Aber jetzt wissen wir es ja – wer schon zwei Tage vor einer Veranstaltung weiß, wie sie verläuft, braucht auch nur einen Tag, um die Preiswürdigkeit eines frisch gestarteten Angebots beurteilen zu können.
Meine Güte – dass sie nochmal eins draufsetzen in Marl, das hätte nicht mal ich für möglich gehalten. Was für ein schlechter Witz.

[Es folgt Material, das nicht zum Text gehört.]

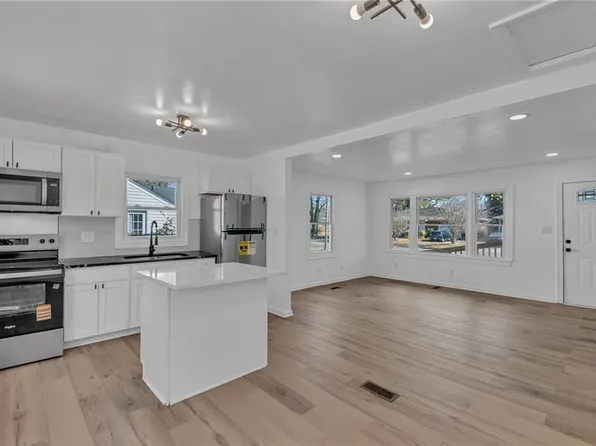 2200 Deep Creek Blvd, Portsmouth, VA 23704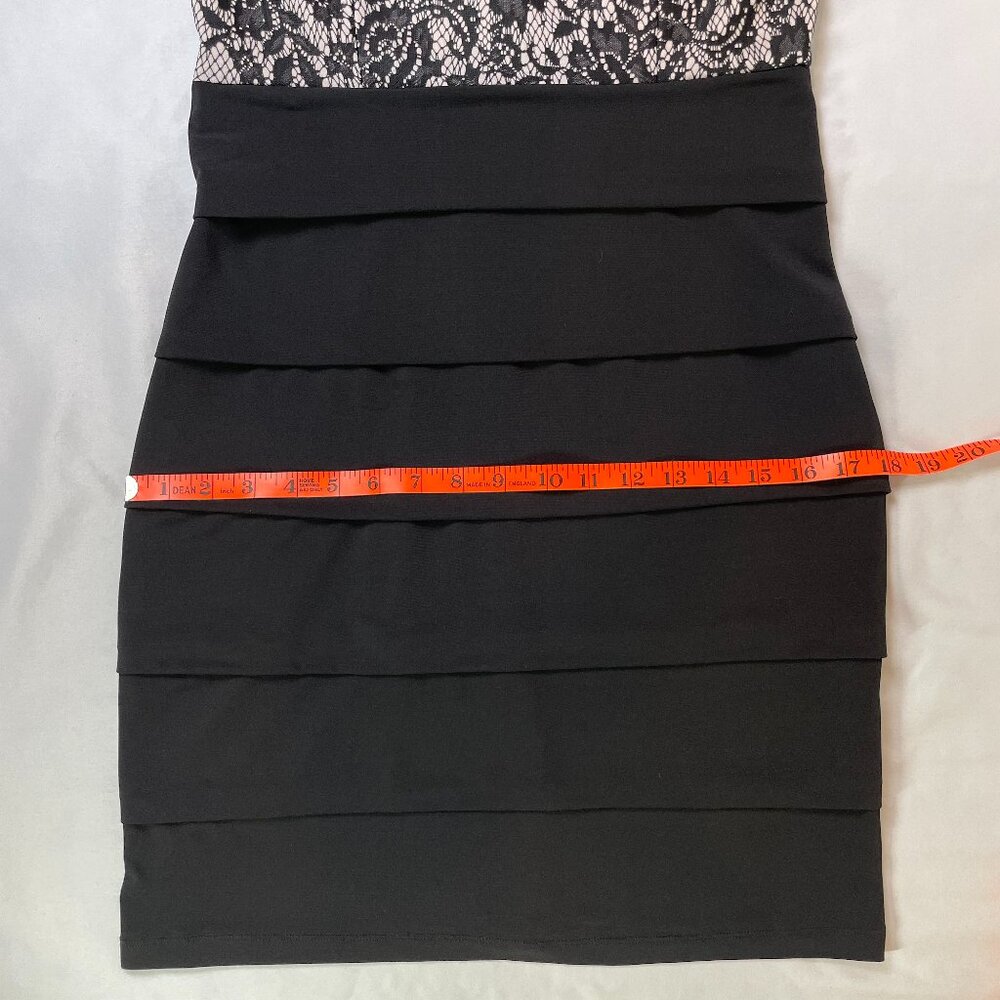 En Focus Studio Bodycon Dress Black Bandage Style Lace Overlay Mini Size 8 - Picture 5 of 7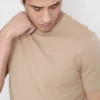 Camiseta elástica de corte ajustado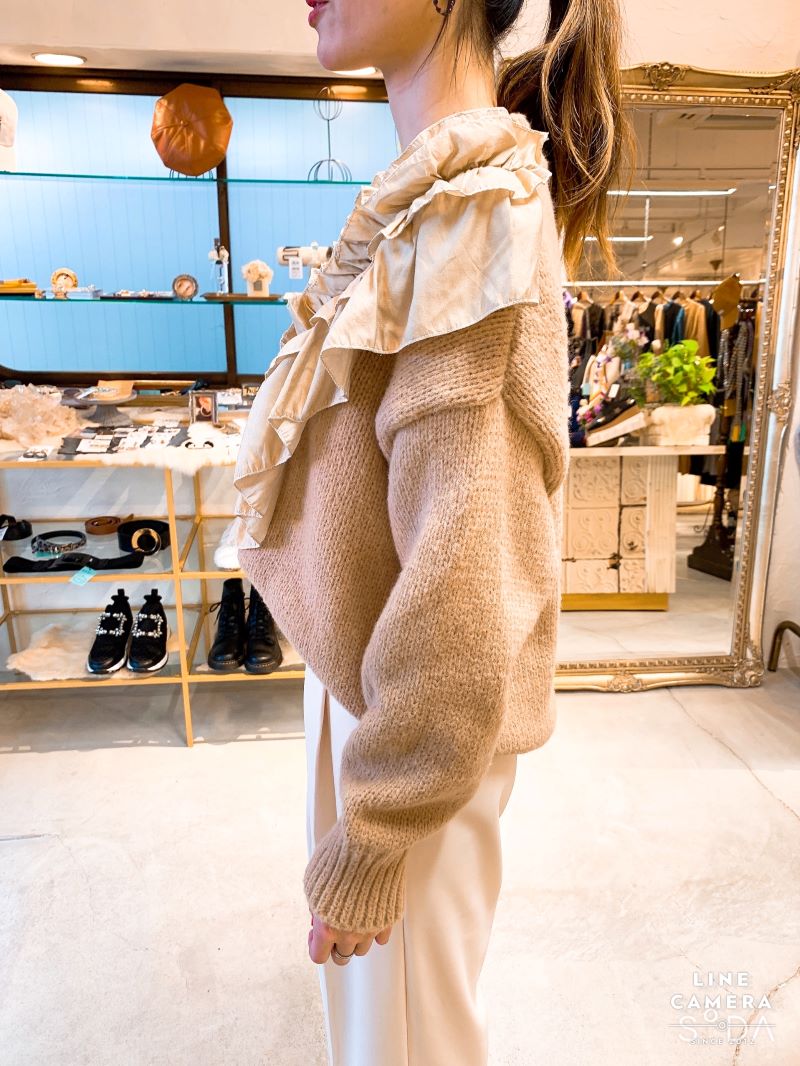 Bigフリルニット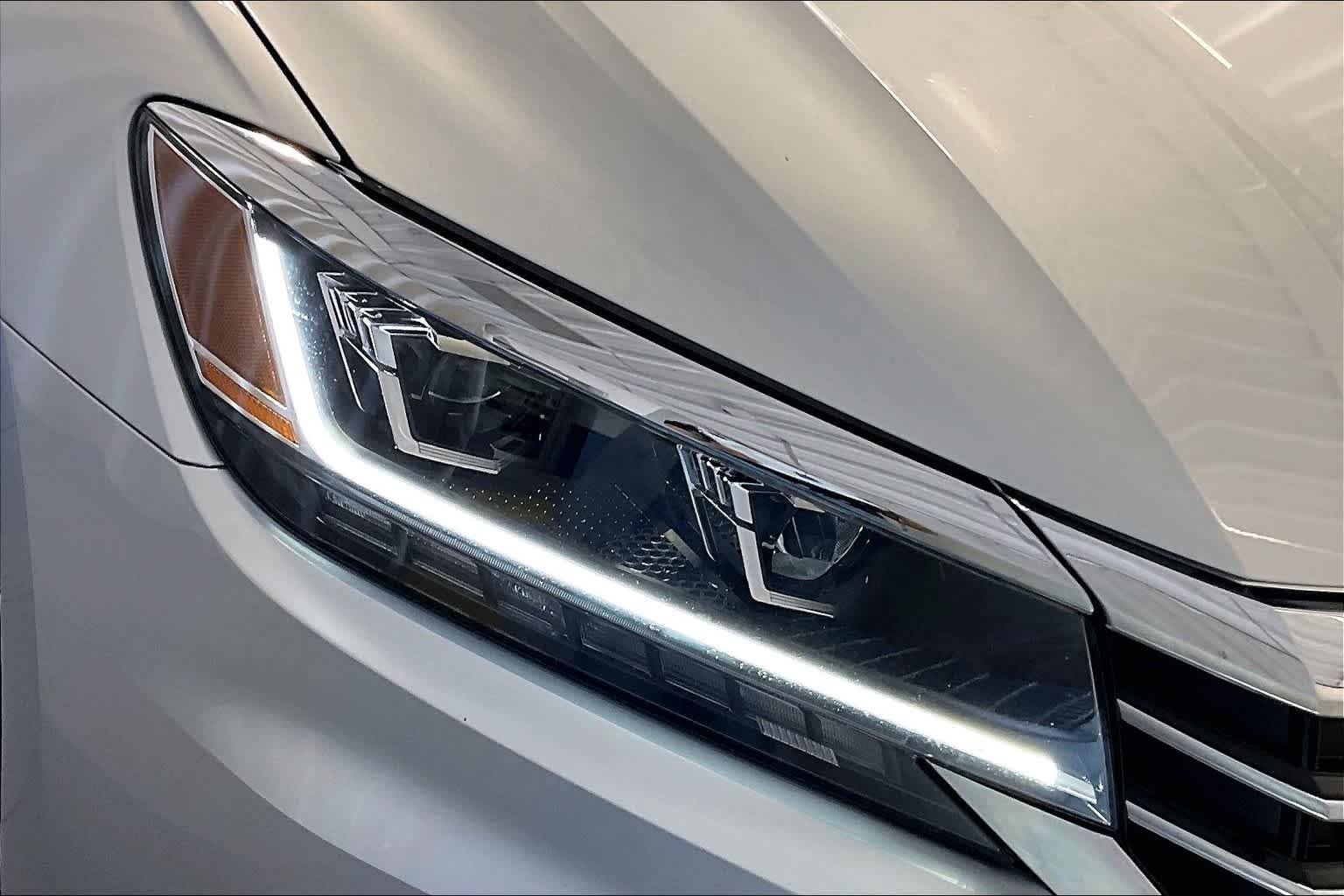 2021 Volkswagen Passat 2.0T SE - Photo 32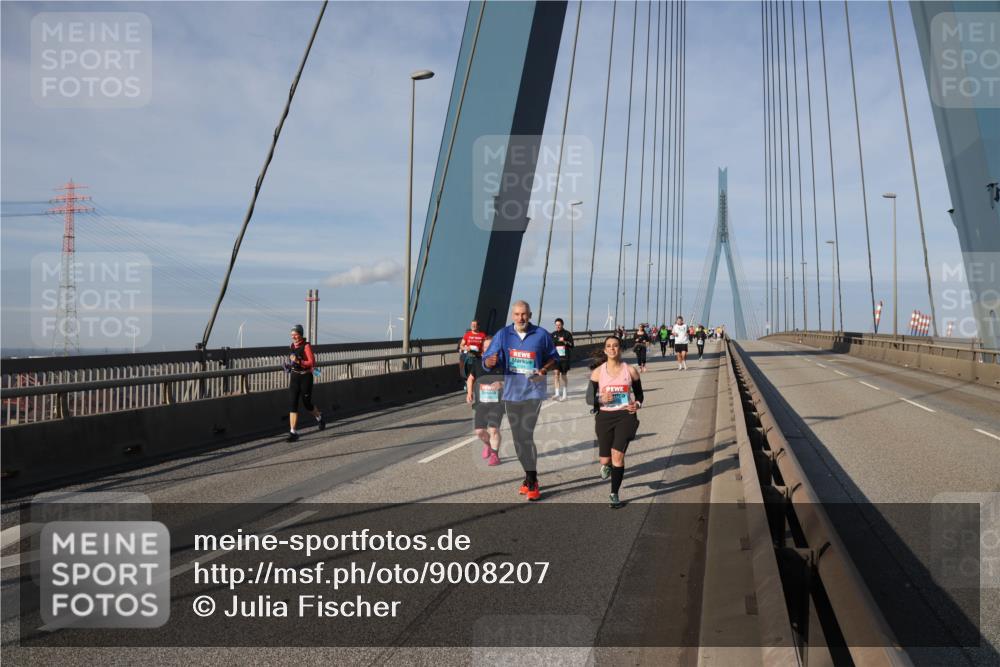 03.10.2025 - Köhlbrandbrückenlauf Julia Fischer http://msf.ph/oto/9008207 03.10.2025 10:03:09 Position 2  meine-sportfotos.de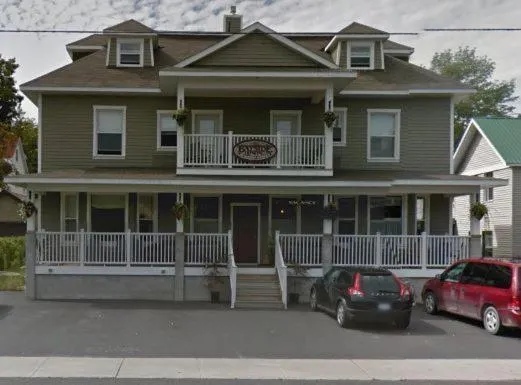 Bayside Inn - Image 1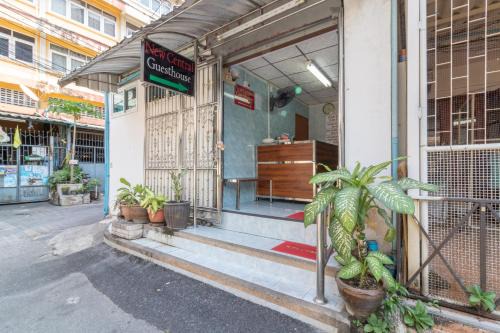 Wat Bowon Niwet House | New Central Guesthouse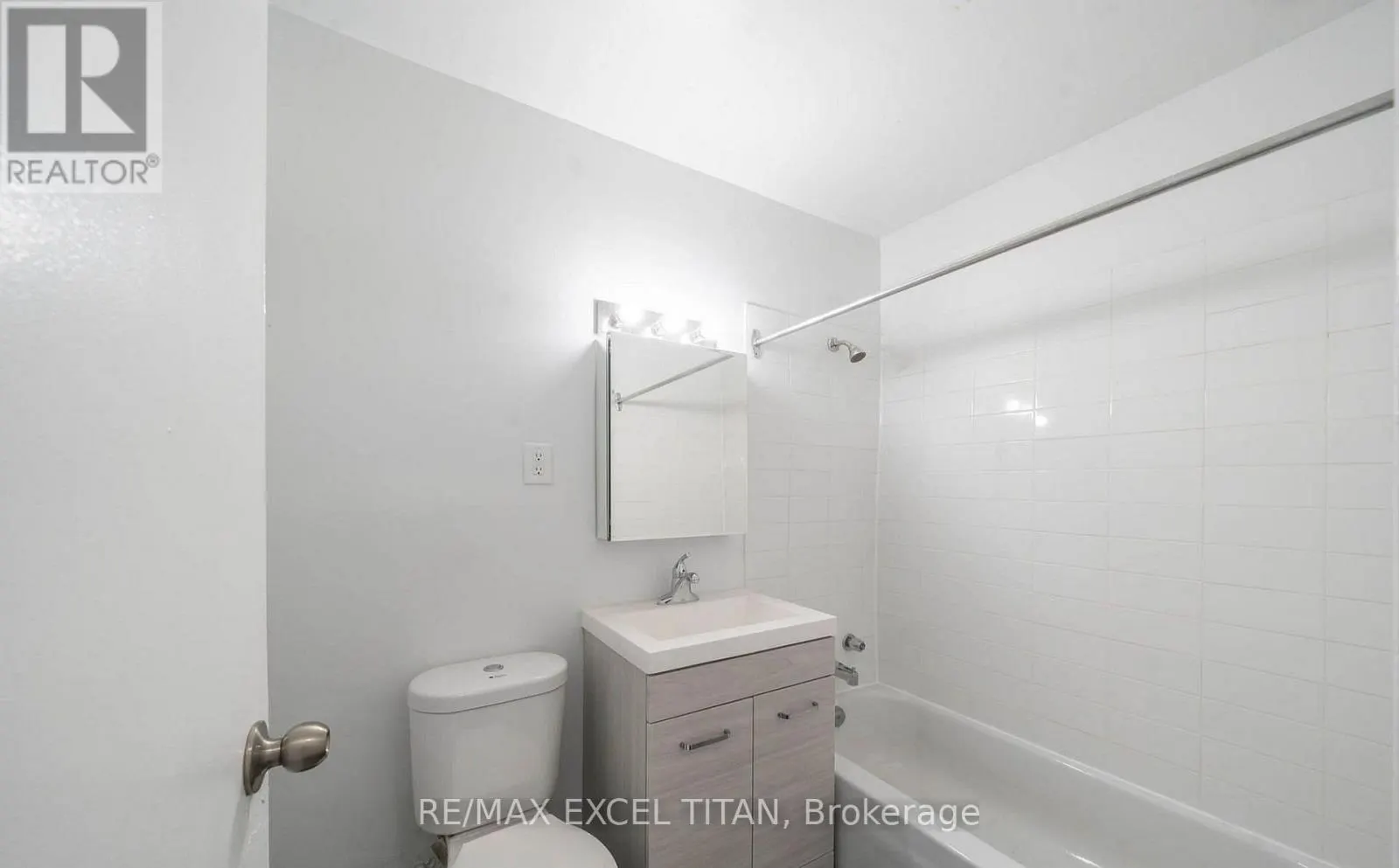 G4 - 2505 EGLINTON AVENUE W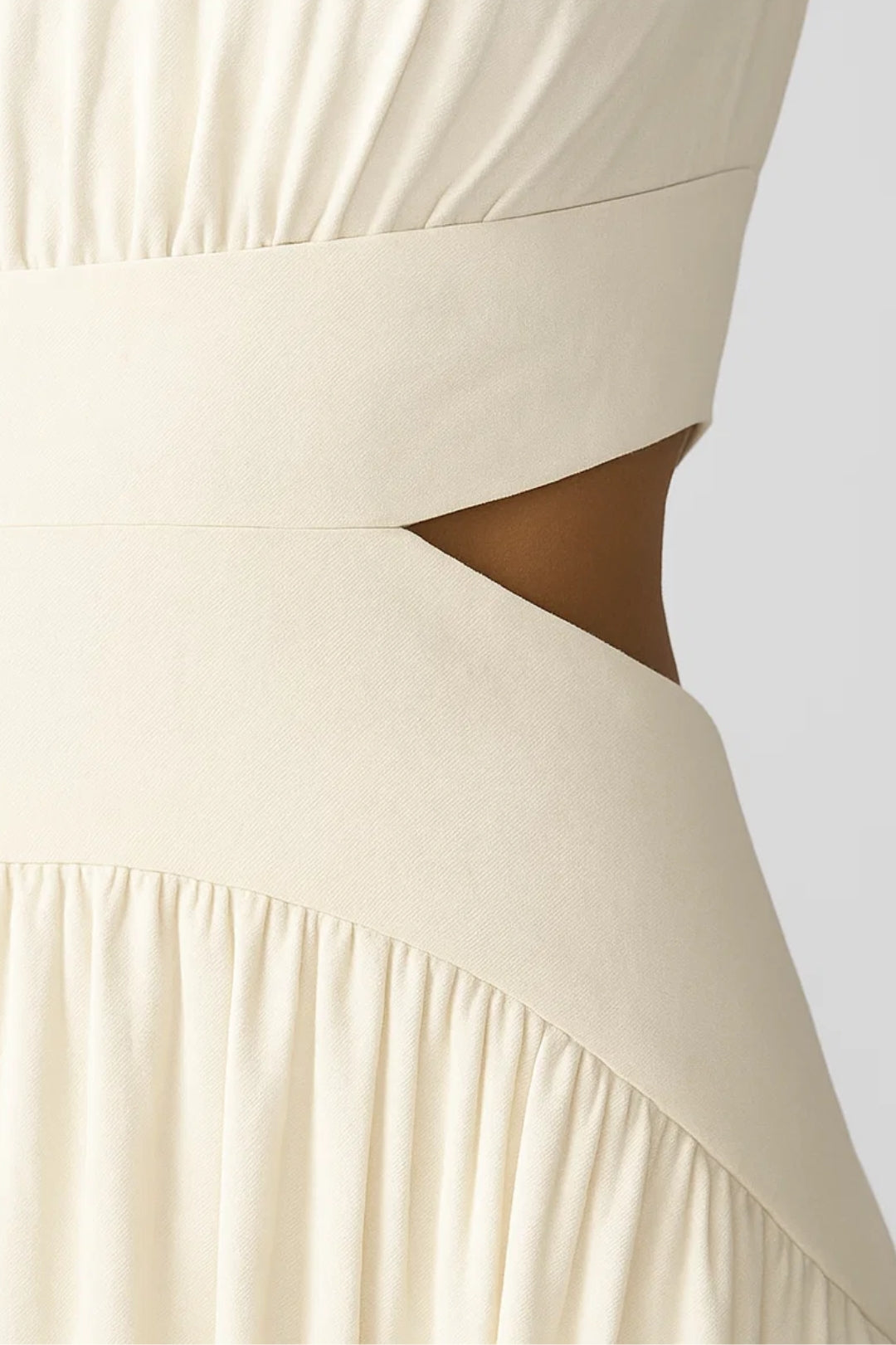 Abito lungo con collo alto e cut-out laterali | Senza maniche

Internet ist zum Mailen da
Da kann die Holzklasse jetzt aber aufatmen: Beim Bayerischen Journalisten-Verband, genauer gesagt der Bezirksversammlung München/Oberbayern, hat jetzt eine gewisse Elke Löw aufgeräumt mit diesem ganzen Internet-Quatsch und dafür gesorgt, dass die gesamte Holzklasse sich entspannt zurücklehnen konnte, denn:
Internet sei kein Massenmedium, so Löw, die meisten Deutschen nutzten das Netz vor allem für den E-Mail-Verkehr und zum Buchen von Reisen. Die virtuelle Welt “Second Life”, derzeit in aller Munde, hätten die allermeisten Deutschen noch nicht “echt” angesehen, erklärte Löw und zitierte eine Studie, laut derer von 6.000 repräsentativ Befragten noch kein Einziger sich ins “Second Live” geklickt hatte. Auch was die Verdienstmöglichkeiten für die Zeitungen im Internet angehe, sei die Situation keineswegs aussichtslos. Die Anzeigenmärkte kämen z. B. vom Internet wieder zurück in die Zeitungen.
Und, jetzt doch mal im Ernst, wer braucht schon diesen ganzen Quatsch, den irgendwelche Blogger und sonstiges Gesocks ins Netz stellen:
Auch für Journalisten sei das Internet eher Jobmaschine als Bedrohung, denn “user generated content” höre sich als Schlagwort gut an, doch wer solle denn diese ganzen Artikel und Inhalte selektieren und bewerten wenn nicht Journalisten?
Frau Löw ist übrigens Beraterin und mit ihrer Firma spezialisiert “ als Ideenschmiede für komplexe, zielgerichtete Kommunikationslösungen.”
Achja, und vermutlich, so muss man wohl befürchten, meinte sie das alles ernst.